══ Document passage ══

Anova Sous Vide Steak – Juicy Cooking Tips

Those of us who like meat know the importance of preparing a sous vide steak well. Whether it’s steak, tenderloin, or any other cut of beef, it’s important to find the exact combination of time and temperature where we get the best flavor and texture you want.

We’ll go step by step on how to prepare a perfect fillet at low-temperature sous vide steak and achieve professional results at home with the Anova Sous Vide Precision Cooker. When I first started my sous vide journey, I made sure to get a good sous vide starter kit and that included the Anova Precision Cooker.

Whether you’re cooking a ribeye, entrecote, loin, sirloin, or any other cut, just follow the steps and adjust as needed for a juicy Anova sous vide steak.

Ingredients For a Perfect Low-Temperature Sous Vide Steak

  • 2.5 cm thick fillet
  • Salt
  • Pepper
  • Extra virgin olive oil

I remember one of the best steaks I’ve ever eaten at a restaurant in Provo, UT and the Avila steak they served us was spectacular, I won’t forget it. But alas, eating a well-prepared steak in a restaurant is not the same as eating steaks at home.

I think we know how long and complicated a process preparing a large piece of meat to grill is. In thinking about it, it’s easy and it’s not too much trouble, but when we actually start prepping, we realize how much effort it is. Then when the actual grilling comes, how many times is the steak’s center cooked the way you originally planned?

═══
══ Excerpted data ══

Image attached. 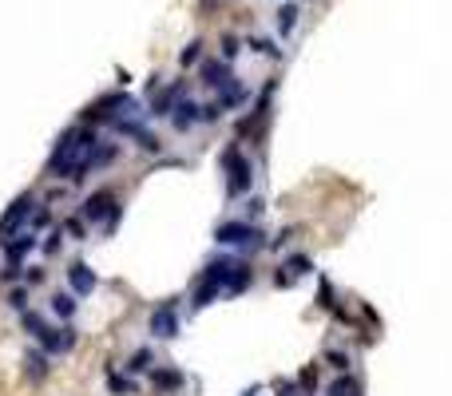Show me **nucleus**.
<instances>
[{
	"instance_id": "f257e3e1",
	"label": "nucleus",
	"mask_w": 452,
	"mask_h": 396,
	"mask_svg": "<svg viewBox=\"0 0 452 396\" xmlns=\"http://www.w3.org/2000/svg\"><path fill=\"white\" fill-rule=\"evenodd\" d=\"M96 143H99L96 127H88V123L68 127L64 135L56 139L52 155H48V178H72V171L80 167V158L88 155V151H92Z\"/></svg>"
},
{
	"instance_id": "f03ea898",
	"label": "nucleus",
	"mask_w": 452,
	"mask_h": 396,
	"mask_svg": "<svg viewBox=\"0 0 452 396\" xmlns=\"http://www.w3.org/2000/svg\"><path fill=\"white\" fill-rule=\"evenodd\" d=\"M218 163H223V174H226V198L230 202L246 198L254 190V163H250V155H246L238 143H230V147H223Z\"/></svg>"
},
{
	"instance_id": "7ed1b4c3",
	"label": "nucleus",
	"mask_w": 452,
	"mask_h": 396,
	"mask_svg": "<svg viewBox=\"0 0 452 396\" xmlns=\"http://www.w3.org/2000/svg\"><path fill=\"white\" fill-rule=\"evenodd\" d=\"M230 266H234V253H214L207 266H203V273H198V282H194V289H191V309L194 313L207 309L210 301L226 289V273H230Z\"/></svg>"
},
{
	"instance_id": "20e7f679",
	"label": "nucleus",
	"mask_w": 452,
	"mask_h": 396,
	"mask_svg": "<svg viewBox=\"0 0 452 396\" xmlns=\"http://www.w3.org/2000/svg\"><path fill=\"white\" fill-rule=\"evenodd\" d=\"M214 242L223 246V250H238V253H258L266 250V230L262 226H254V222L246 218H234V222H218L214 226Z\"/></svg>"
},
{
	"instance_id": "39448f33",
	"label": "nucleus",
	"mask_w": 452,
	"mask_h": 396,
	"mask_svg": "<svg viewBox=\"0 0 452 396\" xmlns=\"http://www.w3.org/2000/svg\"><path fill=\"white\" fill-rule=\"evenodd\" d=\"M278 92V79H270L266 87L258 92V99H254V107L246 111L243 119H234V139H254V147H262V139H266V119H270V99H274Z\"/></svg>"
},
{
	"instance_id": "423d86ee",
	"label": "nucleus",
	"mask_w": 452,
	"mask_h": 396,
	"mask_svg": "<svg viewBox=\"0 0 452 396\" xmlns=\"http://www.w3.org/2000/svg\"><path fill=\"white\" fill-rule=\"evenodd\" d=\"M135 111H139V103H135L131 95H123V92L103 95V99H96V103L80 115V123H88V127L92 123H115V119H131Z\"/></svg>"
},
{
	"instance_id": "0eeeda50",
	"label": "nucleus",
	"mask_w": 452,
	"mask_h": 396,
	"mask_svg": "<svg viewBox=\"0 0 452 396\" xmlns=\"http://www.w3.org/2000/svg\"><path fill=\"white\" fill-rule=\"evenodd\" d=\"M36 206H40V202H36V194H32V190H24V194H17V198L8 202V210L0 214V234H4V238L20 234V230H24V226L32 222Z\"/></svg>"
},
{
	"instance_id": "6e6552de",
	"label": "nucleus",
	"mask_w": 452,
	"mask_h": 396,
	"mask_svg": "<svg viewBox=\"0 0 452 396\" xmlns=\"http://www.w3.org/2000/svg\"><path fill=\"white\" fill-rule=\"evenodd\" d=\"M119 155H123V151H119V143H96V147H92V151H88V155L80 158V167L72 171V178H68V183H76V187H80L83 178H92L96 171L112 167V163H115Z\"/></svg>"
},
{
	"instance_id": "1a4fd4ad",
	"label": "nucleus",
	"mask_w": 452,
	"mask_h": 396,
	"mask_svg": "<svg viewBox=\"0 0 452 396\" xmlns=\"http://www.w3.org/2000/svg\"><path fill=\"white\" fill-rule=\"evenodd\" d=\"M178 329H183V321H178V298L163 301V305L151 309V317H147V333H151L155 341H175Z\"/></svg>"
},
{
	"instance_id": "9d476101",
	"label": "nucleus",
	"mask_w": 452,
	"mask_h": 396,
	"mask_svg": "<svg viewBox=\"0 0 452 396\" xmlns=\"http://www.w3.org/2000/svg\"><path fill=\"white\" fill-rule=\"evenodd\" d=\"M115 131V135H127V139H135V147L139 151H147V155H163V139L151 131V127H143L135 115L131 119H115V123H107Z\"/></svg>"
},
{
	"instance_id": "9b49d317",
	"label": "nucleus",
	"mask_w": 452,
	"mask_h": 396,
	"mask_svg": "<svg viewBox=\"0 0 452 396\" xmlns=\"http://www.w3.org/2000/svg\"><path fill=\"white\" fill-rule=\"evenodd\" d=\"M147 384H151L155 396H178L183 384H187V377H183V368H175V364H155L147 373Z\"/></svg>"
},
{
	"instance_id": "f8f14e48",
	"label": "nucleus",
	"mask_w": 452,
	"mask_h": 396,
	"mask_svg": "<svg viewBox=\"0 0 452 396\" xmlns=\"http://www.w3.org/2000/svg\"><path fill=\"white\" fill-rule=\"evenodd\" d=\"M306 273H314L309 253H290V258H282V266L274 269V289H290V285L302 282Z\"/></svg>"
},
{
	"instance_id": "ddd939ff",
	"label": "nucleus",
	"mask_w": 452,
	"mask_h": 396,
	"mask_svg": "<svg viewBox=\"0 0 452 396\" xmlns=\"http://www.w3.org/2000/svg\"><path fill=\"white\" fill-rule=\"evenodd\" d=\"M115 206H119V202H115L112 187H99V190H92V194H88V198L80 202V218L92 226V222H103V218H107Z\"/></svg>"
},
{
	"instance_id": "4468645a",
	"label": "nucleus",
	"mask_w": 452,
	"mask_h": 396,
	"mask_svg": "<svg viewBox=\"0 0 452 396\" xmlns=\"http://www.w3.org/2000/svg\"><path fill=\"white\" fill-rule=\"evenodd\" d=\"M32 250H40V238L32 230H20V234L4 238V266H24V258Z\"/></svg>"
},
{
	"instance_id": "2eb2a0df",
	"label": "nucleus",
	"mask_w": 452,
	"mask_h": 396,
	"mask_svg": "<svg viewBox=\"0 0 452 396\" xmlns=\"http://www.w3.org/2000/svg\"><path fill=\"white\" fill-rule=\"evenodd\" d=\"M76 341H80V333L72 329V325H60V329H52L48 325V333L40 337V348H44L48 357H64V353L76 348Z\"/></svg>"
},
{
	"instance_id": "dca6fc26",
	"label": "nucleus",
	"mask_w": 452,
	"mask_h": 396,
	"mask_svg": "<svg viewBox=\"0 0 452 396\" xmlns=\"http://www.w3.org/2000/svg\"><path fill=\"white\" fill-rule=\"evenodd\" d=\"M178 99H187V83H183V79H175V83H167V87H159V92L151 95V115H155V119H163V115H171V111H175V103Z\"/></svg>"
},
{
	"instance_id": "f3484780",
	"label": "nucleus",
	"mask_w": 452,
	"mask_h": 396,
	"mask_svg": "<svg viewBox=\"0 0 452 396\" xmlns=\"http://www.w3.org/2000/svg\"><path fill=\"white\" fill-rule=\"evenodd\" d=\"M96 285H99V278L88 262H72V266H68V289H72L76 298H92Z\"/></svg>"
},
{
	"instance_id": "a211bd4d",
	"label": "nucleus",
	"mask_w": 452,
	"mask_h": 396,
	"mask_svg": "<svg viewBox=\"0 0 452 396\" xmlns=\"http://www.w3.org/2000/svg\"><path fill=\"white\" fill-rule=\"evenodd\" d=\"M254 285V266L246 262V258H234V266H230V273H226V298H238V293H246Z\"/></svg>"
},
{
	"instance_id": "6ab92c4d",
	"label": "nucleus",
	"mask_w": 452,
	"mask_h": 396,
	"mask_svg": "<svg viewBox=\"0 0 452 396\" xmlns=\"http://www.w3.org/2000/svg\"><path fill=\"white\" fill-rule=\"evenodd\" d=\"M198 79L207 83L210 92H223L226 83L234 79V72H230V63H226V60H203V63H198Z\"/></svg>"
},
{
	"instance_id": "aec40b11",
	"label": "nucleus",
	"mask_w": 452,
	"mask_h": 396,
	"mask_svg": "<svg viewBox=\"0 0 452 396\" xmlns=\"http://www.w3.org/2000/svg\"><path fill=\"white\" fill-rule=\"evenodd\" d=\"M48 361L52 357L44 353V348H28V353H24V373H28L32 384H44V380H48V373H52Z\"/></svg>"
},
{
	"instance_id": "412c9836",
	"label": "nucleus",
	"mask_w": 452,
	"mask_h": 396,
	"mask_svg": "<svg viewBox=\"0 0 452 396\" xmlns=\"http://www.w3.org/2000/svg\"><path fill=\"white\" fill-rule=\"evenodd\" d=\"M223 111H234V107H246L250 103V87L246 83H238V79H230L223 92H218V99H214Z\"/></svg>"
},
{
	"instance_id": "4be33fe9",
	"label": "nucleus",
	"mask_w": 452,
	"mask_h": 396,
	"mask_svg": "<svg viewBox=\"0 0 452 396\" xmlns=\"http://www.w3.org/2000/svg\"><path fill=\"white\" fill-rule=\"evenodd\" d=\"M194 123H198V103L194 99H178L175 111H171V127L175 131H191Z\"/></svg>"
},
{
	"instance_id": "5701e85b",
	"label": "nucleus",
	"mask_w": 452,
	"mask_h": 396,
	"mask_svg": "<svg viewBox=\"0 0 452 396\" xmlns=\"http://www.w3.org/2000/svg\"><path fill=\"white\" fill-rule=\"evenodd\" d=\"M123 368H127V377H147V373H151V368H155V348H135V353H131L127 357V364H123Z\"/></svg>"
},
{
	"instance_id": "b1692460",
	"label": "nucleus",
	"mask_w": 452,
	"mask_h": 396,
	"mask_svg": "<svg viewBox=\"0 0 452 396\" xmlns=\"http://www.w3.org/2000/svg\"><path fill=\"white\" fill-rule=\"evenodd\" d=\"M80 309V298L72 293V289H60V293H52V313L60 317V321H72Z\"/></svg>"
},
{
	"instance_id": "393cba45",
	"label": "nucleus",
	"mask_w": 452,
	"mask_h": 396,
	"mask_svg": "<svg viewBox=\"0 0 452 396\" xmlns=\"http://www.w3.org/2000/svg\"><path fill=\"white\" fill-rule=\"evenodd\" d=\"M107 388H112V396H135L139 393V380L127 377V373H115L112 364H107Z\"/></svg>"
},
{
	"instance_id": "a878e982",
	"label": "nucleus",
	"mask_w": 452,
	"mask_h": 396,
	"mask_svg": "<svg viewBox=\"0 0 452 396\" xmlns=\"http://www.w3.org/2000/svg\"><path fill=\"white\" fill-rule=\"evenodd\" d=\"M353 393H361V384H357L353 373H338V377H333V384L325 388V396H353Z\"/></svg>"
},
{
	"instance_id": "bb28decb",
	"label": "nucleus",
	"mask_w": 452,
	"mask_h": 396,
	"mask_svg": "<svg viewBox=\"0 0 452 396\" xmlns=\"http://www.w3.org/2000/svg\"><path fill=\"white\" fill-rule=\"evenodd\" d=\"M318 305H322L325 313H338V309H341L338 289H333V282H329V278H322V282H318Z\"/></svg>"
},
{
	"instance_id": "cd10ccee",
	"label": "nucleus",
	"mask_w": 452,
	"mask_h": 396,
	"mask_svg": "<svg viewBox=\"0 0 452 396\" xmlns=\"http://www.w3.org/2000/svg\"><path fill=\"white\" fill-rule=\"evenodd\" d=\"M20 325H24V333H28V337H36V341L48 333V321H44L40 313H32V309H24V313H20Z\"/></svg>"
},
{
	"instance_id": "c85d7f7f",
	"label": "nucleus",
	"mask_w": 452,
	"mask_h": 396,
	"mask_svg": "<svg viewBox=\"0 0 452 396\" xmlns=\"http://www.w3.org/2000/svg\"><path fill=\"white\" fill-rule=\"evenodd\" d=\"M322 361H325V368H333V373H349V364H353L345 348H325V357H322Z\"/></svg>"
},
{
	"instance_id": "c756f323",
	"label": "nucleus",
	"mask_w": 452,
	"mask_h": 396,
	"mask_svg": "<svg viewBox=\"0 0 452 396\" xmlns=\"http://www.w3.org/2000/svg\"><path fill=\"white\" fill-rule=\"evenodd\" d=\"M298 388H302V396H314L318 393V364H306L302 373H298V380H294Z\"/></svg>"
},
{
	"instance_id": "7c9ffc66",
	"label": "nucleus",
	"mask_w": 452,
	"mask_h": 396,
	"mask_svg": "<svg viewBox=\"0 0 452 396\" xmlns=\"http://www.w3.org/2000/svg\"><path fill=\"white\" fill-rule=\"evenodd\" d=\"M64 250V230H48V238H40V253L44 258H56Z\"/></svg>"
},
{
	"instance_id": "2f4dec72",
	"label": "nucleus",
	"mask_w": 452,
	"mask_h": 396,
	"mask_svg": "<svg viewBox=\"0 0 452 396\" xmlns=\"http://www.w3.org/2000/svg\"><path fill=\"white\" fill-rule=\"evenodd\" d=\"M60 230H64V238H72V242H88V222H83L80 214H76V218H68Z\"/></svg>"
},
{
	"instance_id": "473e14b6",
	"label": "nucleus",
	"mask_w": 452,
	"mask_h": 396,
	"mask_svg": "<svg viewBox=\"0 0 452 396\" xmlns=\"http://www.w3.org/2000/svg\"><path fill=\"white\" fill-rule=\"evenodd\" d=\"M294 24H298V4H282V8H278V28H282V36H290Z\"/></svg>"
},
{
	"instance_id": "72a5a7b5",
	"label": "nucleus",
	"mask_w": 452,
	"mask_h": 396,
	"mask_svg": "<svg viewBox=\"0 0 452 396\" xmlns=\"http://www.w3.org/2000/svg\"><path fill=\"white\" fill-rule=\"evenodd\" d=\"M250 48L258 52V56H270V60H282V48L274 40H266V36H250Z\"/></svg>"
},
{
	"instance_id": "f704fd0d",
	"label": "nucleus",
	"mask_w": 452,
	"mask_h": 396,
	"mask_svg": "<svg viewBox=\"0 0 452 396\" xmlns=\"http://www.w3.org/2000/svg\"><path fill=\"white\" fill-rule=\"evenodd\" d=\"M178 63H183V67H191V63H203V40H191V44L183 48Z\"/></svg>"
},
{
	"instance_id": "c9c22d12",
	"label": "nucleus",
	"mask_w": 452,
	"mask_h": 396,
	"mask_svg": "<svg viewBox=\"0 0 452 396\" xmlns=\"http://www.w3.org/2000/svg\"><path fill=\"white\" fill-rule=\"evenodd\" d=\"M8 305H12L17 313H24V309H28V285H12V289H8Z\"/></svg>"
},
{
	"instance_id": "e433bc0d",
	"label": "nucleus",
	"mask_w": 452,
	"mask_h": 396,
	"mask_svg": "<svg viewBox=\"0 0 452 396\" xmlns=\"http://www.w3.org/2000/svg\"><path fill=\"white\" fill-rule=\"evenodd\" d=\"M294 234H298V226H286V230H278V234L266 242V250H282V246H290Z\"/></svg>"
},
{
	"instance_id": "4c0bfd02",
	"label": "nucleus",
	"mask_w": 452,
	"mask_h": 396,
	"mask_svg": "<svg viewBox=\"0 0 452 396\" xmlns=\"http://www.w3.org/2000/svg\"><path fill=\"white\" fill-rule=\"evenodd\" d=\"M28 226H32V234H36V230H48V226H52V206H36V214H32Z\"/></svg>"
},
{
	"instance_id": "58836bf2",
	"label": "nucleus",
	"mask_w": 452,
	"mask_h": 396,
	"mask_svg": "<svg viewBox=\"0 0 452 396\" xmlns=\"http://www.w3.org/2000/svg\"><path fill=\"white\" fill-rule=\"evenodd\" d=\"M218 119H223L218 103H198V123H218Z\"/></svg>"
},
{
	"instance_id": "ea45409f",
	"label": "nucleus",
	"mask_w": 452,
	"mask_h": 396,
	"mask_svg": "<svg viewBox=\"0 0 452 396\" xmlns=\"http://www.w3.org/2000/svg\"><path fill=\"white\" fill-rule=\"evenodd\" d=\"M262 214H266V198H258V194H254V198H246V222L262 218Z\"/></svg>"
},
{
	"instance_id": "a19ab883",
	"label": "nucleus",
	"mask_w": 452,
	"mask_h": 396,
	"mask_svg": "<svg viewBox=\"0 0 452 396\" xmlns=\"http://www.w3.org/2000/svg\"><path fill=\"white\" fill-rule=\"evenodd\" d=\"M44 278H48V273H44V266H24V285H28V289H32V285H40Z\"/></svg>"
},
{
	"instance_id": "79ce46f5",
	"label": "nucleus",
	"mask_w": 452,
	"mask_h": 396,
	"mask_svg": "<svg viewBox=\"0 0 452 396\" xmlns=\"http://www.w3.org/2000/svg\"><path fill=\"white\" fill-rule=\"evenodd\" d=\"M119 218H123V206H115L112 214H107V218H103V234H107V238H112L115 230H119Z\"/></svg>"
},
{
	"instance_id": "37998d69",
	"label": "nucleus",
	"mask_w": 452,
	"mask_h": 396,
	"mask_svg": "<svg viewBox=\"0 0 452 396\" xmlns=\"http://www.w3.org/2000/svg\"><path fill=\"white\" fill-rule=\"evenodd\" d=\"M238 52H243V44H238L234 36H223V60L230 63V60H234V56H238Z\"/></svg>"
},
{
	"instance_id": "c03bdc74",
	"label": "nucleus",
	"mask_w": 452,
	"mask_h": 396,
	"mask_svg": "<svg viewBox=\"0 0 452 396\" xmlns=\"http://www.w3.org/2000/svg\"><path fill=\"white\" fill-rule=\"evenodd\" d=\"M278 396H302V388L294 380H278Z\"/></svg>"
},
{
	"instance_id": "a18cd8bd",
	"label": "nucleus",
	"mask_w": 452,
	"mask_h": 396,
	"mask_svg": "<svg viewBox=\"0 0 452 396\" xmlns=\"http://www.w3.org/2000/svg\"><path fill=\"white\" fill-rule=\"evenodd\" d=\"M262 393V384H250V388H246V393H238V396H258Z\"/></svg>"
},
{
	"instance_id": "49530a36",
	"label": "nucleus",
	"mask_w": 452,
	"mask_h": 396,
	"mask_svg": "<svg viewBox=\"0 0 452 396\" xmlns=\"http://www.w3.org/2000/svg\"><path fill=\"white\" fill-rule=\"evenodd\" d=\"M353 396H361V393H353Z\"/></svg>"
}]
</instances>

═══

== What you need to do ==
**a.** Please write out the sous vide steak text again from "Whether you’re cooking" to "you originally planned?", swapping "Extra virgin olive oil" for "Avocado oil".
**b.** Extend the sous vide steak text, picking up after its final sentence.

== Answers to each task ==
**a.**
Whether you’re cooking a ribeye, entrecote, loin, sirloin, or any other cut, just follow the steps and adjust as needed for a juicy Anova sous vide steak.

Ingredients For a Perfect Low-Temperature Sous Vide Steak

  • 2.5 cm thick fillet
  • Salt
  • Pepper
  • Avocado oil

I remember one of the best steaks I’ve ever eaten at a restaurant in Provo, UT and the Avila steak they served us was spectacular, I won’t forget it. But alas, eating a well-prepared steak in a restaurant is not the same as eating steaks at home.

I think we know how long and complicated a process preparing a large piece of meat to grill is. In thinking about it, it’s easy and it’s not too much trouble, but when we actually start prepping, we realize how much effort it is. Then when the actual grilling comes, how many times is the steak’s center cooked the way you originally planned?

**b.**
Preparing a filet, ribeye or tenderloin for low-temperature cooking, sous vide steak, is the easiest thing you can imagine. You’re going to think about the time you had that amazing steak. And you made it at home.

Cooking sous vide filet could not be easier, you just have to season it, vacuum seal it, and put it in the water at 60ºC / 140°F for 2 hours. I’ll explain in-depth and step by step, including different times and temperatures according to the steak cut, size, and how well done you like your steaks.

1: Heat the Water

The first thing we have to do is pre-heat the water with our sous vide cooking system. I also use the sous vide  Anova Culinary Precision Cooker. Depending on the degree of doneness that you like your meat, follow the below temperature table as a guideline:

  • Rare: 54ºC
  • Medium Rare: 56ºC
  • Medium: 60ºC
  • Mediu Well: 65ºC
  • Well Done: 70ºC

2: Season the Fillet

  • 2.5 cm thick fillet
  • Salt
  • Pepper

We generously season our steak, without fear. I add a lot of flaked salt and lightly massage the fillet to spread the salt and pepper. And if you want to add a little smoky flavor, you could try smoked sea salt.

Now is also the time to add any marinade into the bag.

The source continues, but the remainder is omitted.